Based on my analysis of the hospital data maintained by the Centers for Medicare and Medicaid Services, 340B hospitals devote fewer resources toward charity care than the average hospital. Specifically, while the average hospital devotes 2 percent of its net patient revenues toward charitable care, 340B hospitals devote a smaller 1.7 percent. This result directly contradicts the program’s purpose.
Consistent with my findings, two large 340B hospitals in Boston (Massachusetts General Hospital and Brigham and Women’s Hospital) are among the 10 hospitals with the largest national “fair share deficit,” according to the Lown Institute Hospitals Index. The fair share deficit refers to the gap between the value of a hospital’s tax exemptions and the dollar amount it spends on charity care and other community investments.
These trends demonstrate that the 340B program boosts the profits of hospitals while failing to improve vulnerable populations’ access to healthcare. Yet, despite these failings, the program has exploded.
As Drug Channels documented, “discounted purchases made under the [340B] program totaled at least $38 billion in 2020—an increase of 27 percent over the $29.9 billion for 2019.” In fact, the program has been increasing at a 27.1 percent annual rate since 2014. Thanks to this extraordinary growth, the 340B program now accounts for approximately 16 percent of ttotal US drug sales. Due to these discounts, along with other supply chain disincentives, branded manufacturers now only receive 49.5 cents of every dollar spent on drugs, according to a 2022 Berkely Research Group study.
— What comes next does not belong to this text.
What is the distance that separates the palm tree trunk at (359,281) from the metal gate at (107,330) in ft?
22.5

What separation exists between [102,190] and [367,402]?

Then there is the problem of contract pharmacies, which are one of the prime drivers of the program’s explosive growth. Since 2013, more than 94,600 new contract pharmacy arrangements have been created, yet contract pharmacies worsen the problems of ineffective oversight and abuse and misuse of 340B.
340B’s growing inefficiencies create unintended consequences for the broader healthcare system. They include vulnerable patients not receiving any price savings and sometimes even paying more due to the incentive to prescribe more expensive medicines, covered entities abusing the 340B program, a shifting of drug costs on to non 340B patients, and an unwarranted consolidation of medical practices. Consequently, the quality of the overall health care system suffers.
It is past time to reform 340B. That should include requiring 340B healthcare providers and hospital systems to serve the intended low-income populations, ensuring that patients directly benefit from the financial discounts when receiving their medications, and restricting the scale and scope of the contract pharmacy program.
Expanding healthcare services to vulnerable populations is a laudable goal. But the 340B program fails to serve this purpose. Instead, it has become an unwarranted subsidy for many large hospitals.